#### Task brief:
Please copy out the entries below, changing every "the window pane" to "the glass pane" and leaving everything else unchanged.

(begin)

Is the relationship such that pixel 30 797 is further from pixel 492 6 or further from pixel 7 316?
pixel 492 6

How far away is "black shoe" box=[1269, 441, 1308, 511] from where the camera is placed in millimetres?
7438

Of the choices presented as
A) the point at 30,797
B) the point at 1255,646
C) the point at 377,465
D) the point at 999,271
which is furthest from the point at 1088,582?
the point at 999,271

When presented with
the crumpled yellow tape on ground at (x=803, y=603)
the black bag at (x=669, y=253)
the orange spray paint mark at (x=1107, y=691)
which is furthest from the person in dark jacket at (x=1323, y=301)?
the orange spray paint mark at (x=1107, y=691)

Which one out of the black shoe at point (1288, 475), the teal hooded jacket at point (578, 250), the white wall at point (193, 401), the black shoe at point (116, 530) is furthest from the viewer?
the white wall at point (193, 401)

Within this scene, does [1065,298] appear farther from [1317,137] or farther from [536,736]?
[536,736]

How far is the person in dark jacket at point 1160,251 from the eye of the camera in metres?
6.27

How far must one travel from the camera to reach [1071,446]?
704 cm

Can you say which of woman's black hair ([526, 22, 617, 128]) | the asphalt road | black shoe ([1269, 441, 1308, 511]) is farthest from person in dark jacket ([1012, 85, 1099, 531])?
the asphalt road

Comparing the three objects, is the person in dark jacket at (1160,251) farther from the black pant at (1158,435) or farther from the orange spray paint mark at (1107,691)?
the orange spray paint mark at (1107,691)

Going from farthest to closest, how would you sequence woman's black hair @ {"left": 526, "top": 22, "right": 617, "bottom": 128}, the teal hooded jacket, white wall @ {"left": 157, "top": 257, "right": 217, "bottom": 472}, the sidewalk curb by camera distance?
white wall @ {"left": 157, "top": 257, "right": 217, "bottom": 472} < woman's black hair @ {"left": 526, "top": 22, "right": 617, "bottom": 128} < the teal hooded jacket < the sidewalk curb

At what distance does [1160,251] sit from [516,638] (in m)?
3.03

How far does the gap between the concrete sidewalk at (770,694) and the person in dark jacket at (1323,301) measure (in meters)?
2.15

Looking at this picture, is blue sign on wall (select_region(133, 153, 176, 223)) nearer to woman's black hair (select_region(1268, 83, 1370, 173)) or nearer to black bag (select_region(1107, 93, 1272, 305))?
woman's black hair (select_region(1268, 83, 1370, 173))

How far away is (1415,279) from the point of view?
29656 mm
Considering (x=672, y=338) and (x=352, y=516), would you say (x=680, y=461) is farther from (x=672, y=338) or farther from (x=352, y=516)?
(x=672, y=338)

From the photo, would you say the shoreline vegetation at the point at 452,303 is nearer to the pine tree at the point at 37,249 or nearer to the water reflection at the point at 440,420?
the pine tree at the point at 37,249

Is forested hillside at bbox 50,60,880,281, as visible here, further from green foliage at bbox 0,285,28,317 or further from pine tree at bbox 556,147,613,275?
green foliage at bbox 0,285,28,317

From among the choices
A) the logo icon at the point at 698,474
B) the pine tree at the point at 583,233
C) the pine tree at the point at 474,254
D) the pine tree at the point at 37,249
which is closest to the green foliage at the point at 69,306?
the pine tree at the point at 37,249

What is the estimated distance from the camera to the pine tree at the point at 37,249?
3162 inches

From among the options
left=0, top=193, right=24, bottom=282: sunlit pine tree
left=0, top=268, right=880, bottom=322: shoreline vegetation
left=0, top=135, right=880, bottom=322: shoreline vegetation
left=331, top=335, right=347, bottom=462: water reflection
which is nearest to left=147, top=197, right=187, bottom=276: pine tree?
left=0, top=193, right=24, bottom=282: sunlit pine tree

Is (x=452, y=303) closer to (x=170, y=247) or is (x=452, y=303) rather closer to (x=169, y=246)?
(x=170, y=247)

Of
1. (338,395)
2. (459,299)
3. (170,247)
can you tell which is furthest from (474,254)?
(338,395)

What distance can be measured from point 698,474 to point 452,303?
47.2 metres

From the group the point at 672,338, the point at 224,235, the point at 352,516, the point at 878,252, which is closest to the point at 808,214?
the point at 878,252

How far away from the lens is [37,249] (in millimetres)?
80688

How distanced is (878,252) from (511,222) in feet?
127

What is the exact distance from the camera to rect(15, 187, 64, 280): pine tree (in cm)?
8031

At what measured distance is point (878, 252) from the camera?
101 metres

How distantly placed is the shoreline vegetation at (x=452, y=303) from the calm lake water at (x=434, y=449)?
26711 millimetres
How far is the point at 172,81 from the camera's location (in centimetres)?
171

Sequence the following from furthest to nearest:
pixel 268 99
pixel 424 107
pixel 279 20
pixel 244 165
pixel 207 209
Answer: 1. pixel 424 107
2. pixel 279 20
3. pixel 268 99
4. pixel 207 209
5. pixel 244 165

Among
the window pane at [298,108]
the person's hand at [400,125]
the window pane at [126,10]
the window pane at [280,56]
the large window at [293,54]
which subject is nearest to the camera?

(end)

#### Full output:
Is the relationship such that pixel 30 797 is further from pixel 492 6 or further from pixel 7 316?
pixel 492 6

How far away is "black shoe" box=[1269, 441, 1308, 511] from where the camera is placed in millimetres?
7438

Of the choices presented as
A) the point at 30,797
B) the point at 1255,646
C) the point at 377,465
D) the point at 999,271
which is furthest from the point at 1088,582?
the point at 999,271

When presented with
the crumpled yellow tape on ground at (x=803, y=603)
the black bag at (x=669, y=253)
the orange spray paint mark at (x=1107, y=691)
which is furthest from the person in dark jacket at (x=1323, y=301)?
the orange spray paint mark at (x=1107, y=691)

Which one out of the black shoe at point (1288, 475), the teal hooded jacket at point (578, 250), the white wall at point (193, 401), the black shoe at point (116, 530) is furthest from the viewer?
the white wall at point (193, 401)

Within this scene, does [1065,298] appear farther from [1317,137] or farther from [536,736]?
[536,736]

How far is the person in dark jacket at point 1160,251 from the eye of the camera in metres?
6.27

How far must one travel from the camera to reach [1071,446]?
704 cm

Can you say which of woman's black hair ([526, 22, 617, 128]) | the asphalt road | black shoe ([1269, 441, 1308, 511]) is farthest from person in dark jacket ([1012, 85, 1099, 531])?
the asphalt road

Comparing the three objects, is the person in dark jacket at (1160,251) farther from the black pant at (1158,435) or farther from the orange spray paint mark at (1107,691)?
the orange spray paint mark at (1107,691)

Going from farthest to closest, how would you sequence woman's black hair @ {"left": 526, "top": 22, "right": 617, "bottom": 128}, the teal hooded jacket, white wall @ {"left": 157, "top": 257, "right": 217, "bottom": 472}, the sidewalk curb by camera distance?
white wall @ {"left": 157, "top": 257, "right": 217, "bottom": 472} < woman's black hair @ {"left": 526, "top": 22, "right": 617, "bottom": 128} < the teal hooded jacket < the sidewalk curb

At what distance does [1160,251] sit from [516,638] (in m)?
3.03

How far does the gap between the concrete sidewalk at (770,694) and the person in dark jacket at (1323,301) measure (in meters)?
2.15

Looking at this picture, is blue sign on wall (select_region(133, 153, 176, 223)) nearer to woman's black hair (select_region(1268, 83, 1370, 173)) or nearer to black bag (select_region(1107, 93, 1272, 305))?
woman's black hair (select_region(1268, 83, 1370, 173))

How far away is (1415,279) from the point of view?
29656 mm
Considering (x=672, y=338) and (x=352, y=516), would you say (x=680, y=461) is farther from (x=672, y=338) or farther from (x=352, y=516)?
(x=672, y=338)

From the photo, would you say the shoreline vegetation at the point at 452,303 is nearer to the pine tree at the point at 37,249 or nearer to the water reflection at the point at 440,420?
the pine tree at the point at 37,249

Is forested hillside at bbox 50,60,880,281, as visible here, further from green foliage at bbox 0,285,28,317 or further from pine tree at bbox 556,147,613,275?
green foliage at bbox 0,285,28,317

From among the choices
A) the logo icon at the point at 698,474
B) the pine tree at the point at 583,233
C) the pine tree at the point at 474,254
D) the pine tree at the point at 37,249
which is closest to the green foliage at the point at 69,306?
the pine tree at the point at 37,249

What is the estimated distance from the camera to the pine tree at the point at 37,249?
3162 inches

From among the options
left=0, top=193, right=24, bottom=282: sunlit pine tree
left=0, top=268, right=880, bottom=322: shoreline vegetation
left=0, top=135, right=880, bottom=322: shoreline vegetation
left=331, top=335, right=347, bottom=462: water reflection
which is nearest to left=147, top=197, right=187, bottom=276: pine tree?
left=0, top=193, right=24, bottom=282: sunlit pine tree

Is (x=452, y=303) closer to (x=170, y=247) or is (x=452, y=303) rather closer to (x=169, y=246)?
(x=170, y=247)

Of
1. (338,395)
2. (459,299)
3. (170,247)
can you tell which is furthest from (474,254)?
(338,395)

What distance can be measured from point 698,474 to point 452,303?
47.2 metres

From the group the point at 672,338, the point at 224,235, the point at 352,516, the point at 878,252, which is closest to the point at 808,214?
the point at 878,252

How far away from the lens is [37,249] (in millimetres)?
80688

How distanced is (878,252) from (511,222) in feet?
127

What is the exact distance from the camera to rect(15, 187, 64, 280): pine tree (in cm)?
8031

At what measured distance is point (878, 252) from the camera?
101 metres

How distantly placed is the shoreline vegetation at (x=452, y=303) from the calm lake water at (x=434, y=449)?
26711 millimetres
How far is the point at 172,81 from the camera's location (in centimetres)?
171

Sequence the following from furthest to nearest:
pixel 268 99
pixel 424 107
pixel 279 20
pixel 244 165
pixel 207 209
Answer: 1. pixel 424 107
2. pixel 279 20
3. pixel 268 99
4. pixel 207 209
5. pixel 244 165

Among
the glass pane at [298,108]
the person's hand at [400,125]
the glass pane at [126,10]
the glass pane at [280,56]
the large window at [293,54]
which subject is nearest to the camera?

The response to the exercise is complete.